SUPPLIED PASSAGE:
==*==
- Head coach: Pat Riley
- President: Pat Riley
- General manager: Randy Pfund
- Owner: Micky Arison
- Arena: (October–December): Miami Arena (January–May): American Airlines Arena

Results
- Record: 52–30 (.634)
- Place: Division: 1st (Atlantic) Conference: 2nd (Eastern)
- Playoff finish: Conference Semi-finals (lost to Knicks 3–4)
- Stats at Basketball Reference

Local media
- Television: Sunshine Network, WAMI
- Radio: WIOD

= 1999–2000 Miami Heat season =

NBA professional basketball team season

The 1999–2000 Miami Heat season was the 12th season for the Miami Heat in the National Basketball Association.

==Season summary==

===Off-season===
During the off-season, the team signed free agents Otis Thorpe, and undrafted rookie point guard Anthony Carter.

For the season, the Heat updated their primary logo, changing the flaming basketball from light red to dark red with black seams and golden yellow flames, and changing the hoop from black to white with a black outline. The team also redesigned their home and road uniforms, adding a V-shaped collar, dark red trim, and dark red side panels to their jerseys and shorts, and the team's primary logo to the right leg of their shorts. The white home uniforms featured a black outline next to the side panels, along with golden yellow and silver inlines, while the black road uniforms featured a golden yellow outline and white and silver inlines.
==*==
DATASET CONTENT:
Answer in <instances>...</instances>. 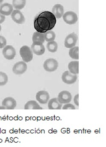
==*==
REQUIREMENT 1: In the Miami Heat season text above, which team beat the Heat in the Conference Semi-finals?
REQUIREMENT 2: Write the next part of the 1999–2000 Miami Heat season text, picking up after its final sentence.

EXERCISE ANSWER 1: The Knicks, 3–4.

EXERCISE ANSWER 2:
The team's new uniforms would remain in use until 2009, where they would move their primary logo to the left leg of their shorts; the new primary logo is still present as of 2026.

===Regular season===
The Heat played the first two months of the regular season at the Miami Arena, and played their final home game there on December 28, 1999, against the Minnesota Timberwolves; the team then moved into their new arena, the American Airlines Arena on January 2, 2000, and played their first game there against the Orlando Magic.

The Heat got off to a 15–4 start to the regular season, and later on held a 30–17 record at the All-Star break. However, Tim Hardaway only played 52 games due to knee injuries, and Voshon Lenard was out for the remainder of the season due to a lower abdominal strain after 53 games. At mid-season, the team signed free agent Bruce Bowen, who was previously released by the Chicago Bulls, who acquired him from the Philadelphia 76ers in a three-team trade. The Heat posted a seven-game winning streak between March and April, and finished in first place in the Atlantic Division with a 52–30 record, earning the second seed in the Eastern Conference; the team qualified for the NBA playoffs for the fifth consecutive year.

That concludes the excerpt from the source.